A year and two months after Spain’s ‘Equestrian Law’ came into force, second vice-president Yolanda Díaz formed a joint front with seven other countries of the European Union to extend the law to the 27-man club. Spain jointly signed a letter Italy, Portugal, Belgium, Holland, Slovenia, malt Y Luxembourg Asking the European Commission to protect two assumptions in the platform work directive. On the one hand, this app distributors like glovo, Uber anyone just eat should run as employee by default. On the other hand, every company that uses an algorithm for its internal organization is obliged to inform the workers’ representatives about the effects and preparation of the said algorithm. Basically two points contained in the Spanish ‘Equestrian Law’.
By letter sent to the Minister of Labor Czech Republic -the country that currently holds the rotating presidency of the Council of Europe- and the European Commission’s commissioner for employment and social rights, Yolanda Diaz so it started scaling one of its star standards to the European level. And it does so without the ‘Equestrian Act’ whose effectiveness has been proven by the courts or the Labor Inspectorate. Well, the draft one-and-a-half-page normative extension, which the second vice president managed to reach agreement with employers and unions, did not leave any sentence or inspection, proving that the status of employees of deliverymen was strengthened by the new norm. .
The signatories demand that the current directive “guarantee the correct classification of workers and the full enjoyment of their rights” and “provide access to data and information for the people working on the platforms and their representatives if we want to regulate algorithms properly”. To encourage and promote collective bargaining, according to the letter available to EL PERIÓDICO from the Prensa Ibérica group”.

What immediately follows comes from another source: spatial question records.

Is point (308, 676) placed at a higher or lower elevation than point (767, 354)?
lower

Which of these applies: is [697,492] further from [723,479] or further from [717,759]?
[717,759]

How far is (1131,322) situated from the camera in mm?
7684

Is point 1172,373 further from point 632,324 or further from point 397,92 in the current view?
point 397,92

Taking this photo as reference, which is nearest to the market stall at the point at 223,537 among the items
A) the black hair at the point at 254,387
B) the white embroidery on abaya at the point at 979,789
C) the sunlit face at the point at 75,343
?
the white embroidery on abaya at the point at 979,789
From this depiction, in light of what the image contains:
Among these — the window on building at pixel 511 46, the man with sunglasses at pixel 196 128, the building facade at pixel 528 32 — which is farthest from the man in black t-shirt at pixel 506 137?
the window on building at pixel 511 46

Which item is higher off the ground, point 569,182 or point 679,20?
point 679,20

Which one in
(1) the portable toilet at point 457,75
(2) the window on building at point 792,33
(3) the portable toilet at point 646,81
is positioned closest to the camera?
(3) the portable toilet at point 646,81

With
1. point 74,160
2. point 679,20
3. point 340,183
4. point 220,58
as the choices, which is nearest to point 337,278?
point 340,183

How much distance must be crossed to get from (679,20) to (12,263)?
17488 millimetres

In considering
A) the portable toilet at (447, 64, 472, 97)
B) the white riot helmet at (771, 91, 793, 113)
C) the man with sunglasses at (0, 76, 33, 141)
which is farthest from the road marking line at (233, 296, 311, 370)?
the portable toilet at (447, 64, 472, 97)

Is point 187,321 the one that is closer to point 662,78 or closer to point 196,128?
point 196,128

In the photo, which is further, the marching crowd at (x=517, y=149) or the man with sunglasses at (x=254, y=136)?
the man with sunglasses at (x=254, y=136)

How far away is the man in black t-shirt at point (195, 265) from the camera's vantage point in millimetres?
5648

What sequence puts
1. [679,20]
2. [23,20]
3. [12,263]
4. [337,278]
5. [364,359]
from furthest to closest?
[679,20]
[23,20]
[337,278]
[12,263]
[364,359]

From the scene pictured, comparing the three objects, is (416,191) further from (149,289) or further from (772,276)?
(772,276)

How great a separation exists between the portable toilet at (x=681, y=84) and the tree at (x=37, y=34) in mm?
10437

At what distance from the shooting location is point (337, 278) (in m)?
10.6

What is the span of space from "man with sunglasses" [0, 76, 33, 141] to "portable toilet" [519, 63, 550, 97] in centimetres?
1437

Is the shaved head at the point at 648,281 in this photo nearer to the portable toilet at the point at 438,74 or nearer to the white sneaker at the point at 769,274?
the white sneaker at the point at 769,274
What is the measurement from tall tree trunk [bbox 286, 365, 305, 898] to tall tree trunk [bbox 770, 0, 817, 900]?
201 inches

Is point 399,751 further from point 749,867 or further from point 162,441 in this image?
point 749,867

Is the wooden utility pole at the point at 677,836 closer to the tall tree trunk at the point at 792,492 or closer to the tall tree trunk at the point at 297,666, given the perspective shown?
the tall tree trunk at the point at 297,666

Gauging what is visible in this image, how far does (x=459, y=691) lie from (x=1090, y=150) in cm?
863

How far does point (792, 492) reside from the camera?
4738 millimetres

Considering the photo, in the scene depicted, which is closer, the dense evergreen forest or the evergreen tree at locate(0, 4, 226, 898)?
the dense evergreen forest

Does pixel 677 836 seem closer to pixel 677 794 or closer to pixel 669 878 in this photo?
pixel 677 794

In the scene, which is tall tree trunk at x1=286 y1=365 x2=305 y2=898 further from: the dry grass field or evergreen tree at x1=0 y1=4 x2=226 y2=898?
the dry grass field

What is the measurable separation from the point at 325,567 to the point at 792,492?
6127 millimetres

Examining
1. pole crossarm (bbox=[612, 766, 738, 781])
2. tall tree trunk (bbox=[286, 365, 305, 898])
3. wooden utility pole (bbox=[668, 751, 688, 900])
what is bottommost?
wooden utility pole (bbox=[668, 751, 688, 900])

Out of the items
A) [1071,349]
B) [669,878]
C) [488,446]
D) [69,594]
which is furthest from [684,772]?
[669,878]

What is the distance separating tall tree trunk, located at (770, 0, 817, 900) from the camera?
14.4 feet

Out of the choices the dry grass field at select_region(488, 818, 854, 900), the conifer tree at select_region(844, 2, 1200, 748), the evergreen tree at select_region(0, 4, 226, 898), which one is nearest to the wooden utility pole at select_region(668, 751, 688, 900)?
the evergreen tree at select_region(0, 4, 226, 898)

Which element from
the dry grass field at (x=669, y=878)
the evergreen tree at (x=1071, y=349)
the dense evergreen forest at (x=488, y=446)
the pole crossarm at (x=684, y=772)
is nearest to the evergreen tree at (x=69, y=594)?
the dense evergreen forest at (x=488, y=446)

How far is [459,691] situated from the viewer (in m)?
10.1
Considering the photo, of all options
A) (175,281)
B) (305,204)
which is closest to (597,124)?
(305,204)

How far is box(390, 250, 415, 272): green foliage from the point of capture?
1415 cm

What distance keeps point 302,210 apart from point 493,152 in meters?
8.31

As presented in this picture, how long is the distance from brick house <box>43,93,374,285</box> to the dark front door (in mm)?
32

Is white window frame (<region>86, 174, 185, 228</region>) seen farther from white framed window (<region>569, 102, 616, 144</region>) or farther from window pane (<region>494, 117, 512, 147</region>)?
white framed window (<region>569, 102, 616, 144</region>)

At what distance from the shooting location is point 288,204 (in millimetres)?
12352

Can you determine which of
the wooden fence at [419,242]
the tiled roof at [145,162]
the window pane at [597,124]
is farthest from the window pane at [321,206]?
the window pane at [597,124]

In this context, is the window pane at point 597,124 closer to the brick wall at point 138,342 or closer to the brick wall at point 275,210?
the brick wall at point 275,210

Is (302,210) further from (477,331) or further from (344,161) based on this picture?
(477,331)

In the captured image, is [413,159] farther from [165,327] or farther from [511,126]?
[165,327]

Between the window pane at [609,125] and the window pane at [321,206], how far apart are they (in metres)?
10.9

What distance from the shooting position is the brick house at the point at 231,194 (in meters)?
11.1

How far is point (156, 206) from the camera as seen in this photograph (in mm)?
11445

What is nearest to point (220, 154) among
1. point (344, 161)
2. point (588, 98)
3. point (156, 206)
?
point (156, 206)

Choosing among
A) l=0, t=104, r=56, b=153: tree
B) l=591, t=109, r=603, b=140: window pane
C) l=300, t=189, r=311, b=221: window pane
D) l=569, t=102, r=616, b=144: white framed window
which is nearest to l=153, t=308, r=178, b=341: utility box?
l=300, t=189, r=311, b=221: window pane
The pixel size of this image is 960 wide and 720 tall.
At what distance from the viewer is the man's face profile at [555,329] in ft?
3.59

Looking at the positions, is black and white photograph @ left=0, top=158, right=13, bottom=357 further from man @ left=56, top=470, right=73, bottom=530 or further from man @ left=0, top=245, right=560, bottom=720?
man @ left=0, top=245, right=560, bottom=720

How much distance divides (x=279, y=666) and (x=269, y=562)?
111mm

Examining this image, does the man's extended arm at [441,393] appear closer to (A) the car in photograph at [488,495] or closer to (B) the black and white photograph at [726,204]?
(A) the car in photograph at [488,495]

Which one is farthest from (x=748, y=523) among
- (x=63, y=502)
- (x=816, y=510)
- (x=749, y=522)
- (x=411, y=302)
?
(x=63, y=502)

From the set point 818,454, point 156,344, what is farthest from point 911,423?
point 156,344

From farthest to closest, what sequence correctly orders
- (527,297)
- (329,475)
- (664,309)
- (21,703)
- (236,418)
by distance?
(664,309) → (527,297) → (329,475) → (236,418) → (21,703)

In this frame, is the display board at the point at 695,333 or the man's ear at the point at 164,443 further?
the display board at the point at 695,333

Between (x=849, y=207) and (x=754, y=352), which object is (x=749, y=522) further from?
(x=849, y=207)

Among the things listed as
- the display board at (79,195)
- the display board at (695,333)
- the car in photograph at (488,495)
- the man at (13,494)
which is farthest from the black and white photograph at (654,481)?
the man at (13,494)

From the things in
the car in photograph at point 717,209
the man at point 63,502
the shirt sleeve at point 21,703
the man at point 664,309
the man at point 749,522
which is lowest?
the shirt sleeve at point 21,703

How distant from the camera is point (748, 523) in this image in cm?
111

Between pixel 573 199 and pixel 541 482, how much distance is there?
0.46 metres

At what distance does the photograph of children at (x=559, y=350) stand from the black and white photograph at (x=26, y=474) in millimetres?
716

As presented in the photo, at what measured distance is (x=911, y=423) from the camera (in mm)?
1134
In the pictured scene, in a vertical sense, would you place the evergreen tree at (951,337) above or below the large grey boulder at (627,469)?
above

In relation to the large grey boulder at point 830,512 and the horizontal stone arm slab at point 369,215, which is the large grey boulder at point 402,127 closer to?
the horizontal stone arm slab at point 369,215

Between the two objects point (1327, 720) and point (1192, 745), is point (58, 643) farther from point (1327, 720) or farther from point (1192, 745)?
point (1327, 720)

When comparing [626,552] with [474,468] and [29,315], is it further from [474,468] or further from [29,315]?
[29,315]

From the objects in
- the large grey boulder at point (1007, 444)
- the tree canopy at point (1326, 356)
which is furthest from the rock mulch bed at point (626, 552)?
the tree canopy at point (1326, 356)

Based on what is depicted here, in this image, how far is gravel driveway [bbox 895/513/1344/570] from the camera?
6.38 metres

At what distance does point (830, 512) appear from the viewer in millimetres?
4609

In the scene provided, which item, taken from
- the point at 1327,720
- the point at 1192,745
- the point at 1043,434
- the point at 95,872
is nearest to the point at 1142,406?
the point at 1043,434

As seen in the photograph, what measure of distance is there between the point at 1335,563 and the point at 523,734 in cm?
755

The digital distribution platforms sector is still in revolt against the legislation of the Ministry of Labor in Spain. glovo It never stopped working with autonomous distributors and refused to adapt its model to the new legislation. Y Uber FoodAlthough its main competition switched to a subcontracted fleet model in the first year, it returned to work with self-employed delivery drivers to compete on the same terms as Glovo a month ago.
No inspections or penalties yet
The Labor Inspectorate has yet to close cases with the new law in effect, and the latter – referring to Barcelona and Valencia, which has left record fines of around 80m euros – cover temporary periods to the ‘Equestrian Law’. well, ‘business police’ He has yet to say whether Glovo or Uber is complying with the ‘Rider law’ because he hasn’t had time to review it yet. Given the generalized traffic jams of the social courts, it could take up to a year and a half to file a lawsuit, and there were no criminal penalties for any deliverymen who used the law to claim employee status. case.
When Díaz announced that he would bring the company he founded a few weeks ago to Glovo, his pulse with Glovo rose. Oscar Pierre Thus, he can determine whether his refusal to hire deliverers constitutes an offense against workers’ rights.